DISCLAIMER: There’s a lot of banter.
*I start having a blood nose*
*Mrs Cho notices*
“Joseph are you okay? Why do you have a blood nose?”
“It’s because he’s thinking about Joanna too much.” – Julian Yeoh
I didn’t get why that was so funny but I think I heard Mrs Cho laughing with the class as well.
“I didn’t do Physics 1&2 and I still passed,” Julian to David Lee
“That’s not a good habit.” – David
*Julian puts his jumper on backwards and doesn’t realise*
“Julian learn how to put your jumper on.” – David
“Learning? I spent less hours learning physics than the amount of marks on your physics test.” – Julian’s reply to David
Absolutely savage SRC.
“Have you tried firing a rifle in an amusement park?”**- Mrs Cho
Also, our physics class today mainly consisted of the chinks throwing paper at each other. I guess that counts as physics? It’s energy in motion.
*David throws a paper ball at Nathan*
*Nathan throws a paper ball at David*
*Mrs Cho notices*
“Nathan!” Mrs Cho exclaims.
“David threw it first.” replies Nathan.
“Mrs Cho… how could I even do throw it? He’s all the way over there, its so far” – David’s response
*Ethan also then throws a paper ball at Neil*
*Neil replies by throwing a paper ball at Ethan*
“See that Mrs Cho?” – Ethan Chua
“What? You threw the ball at him first.” – Mrs Cho
I guess that’s just action reaction force. Not sure what chuman was expecting.
“He stole my bottle Mrs Cho.” – David, on Julian stealing his bottle.
“I was looking at the board the whole time David.” – Julian
“Yeah he was,” Mrs Cho agrees.
“C’mon Mrs Cho how can that even happen? My jumper just walk away. It doesn’t even make sense, it’s not even science. It’s so impossible. My jumper just walked to the floor.” – David Lee
“C’mon David.” – Mrs Cho
**Mrs Cho was explaining recoil but even then it sounded extremely out of context.
Day 12: Unity and Coherance
14/02/17 Tuesday 3:59pm
Spesh test tomorrow morning!
1 English 2 Methods
*Miss McClimens laughs* *Gives out valentines goodies*
“To tie this in with English, what language devices do these use? That’s right, puns.” *Miss McClimens laughs*
Everyone was amazed that you could write simultaneous equations using matrices.
After the lesson we graphed xy = 0 on the calculator.
“I’m single but I’m not in debt” – Julian Yeoh, on being single and not in debt
Calvin Hendoro kept eating the valentines day food before lunch.
Joon Kim went running around terrorising year 1 girls that were making noise outside the study centre.
“Chicken brain! chicken brain! toxic brain! toxic brain!” – The shouts of the Year 1’s
Mr Bawden came in the study centre to check on Joon’s tie because in the morning he didn’t have his top button done up.
He looked at his shirt and then said “Joon you’re a good guy.”.
When Mr Bawden left, Joon revealed that his top button was not actually done up but he just pulled his tie up.
Mr Hodge told me that he heard about my blog through facebook.
“You should make a special mention of me in your blog because I’m such an awesome person that helps out with PE and sports stuff.”

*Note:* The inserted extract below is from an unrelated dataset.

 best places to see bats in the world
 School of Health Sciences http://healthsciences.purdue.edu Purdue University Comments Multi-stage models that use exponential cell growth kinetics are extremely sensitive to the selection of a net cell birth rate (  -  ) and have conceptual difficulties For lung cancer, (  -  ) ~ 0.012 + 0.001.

“We are trying to promote a spirit of unity and coherence. Yes, unity and coherence.” – Mr Hodge, who then proceeds to push and knock me over during the soccer game.
*Mr Hodge introduces Jonathan Makar to the Year 7’s*
“This is Jonathan Makar, if he gives you any advice don’t listen to him.”
The soccer game between the Year 7’s and the Year 12’s was very crowded.
During the break, Neil Zhang took an ice block from the fridge in the study centre. He then put the iceblock on his tongue, which stuck to his tongue, then his tongue then started bleeding.
Day 13: Noise
15/02/17 Wednesday 3:29pm
Haha I’m still pretty nervous speaking to everyone during house meetings. It’s improving.
0 English – Nick brought brownies and Ben brought orange juice for the class to share
12 Spesh – I wonder how everyone did on the test.
34 Methods – “This question isn’t as precious any more.” – Mr Wong
Mr Wong reads out the DNS.
“Does anyone have any questions about the DNS?” asked Mr Wong
A boy sitting at the front asks, “Where’s Mathspace?”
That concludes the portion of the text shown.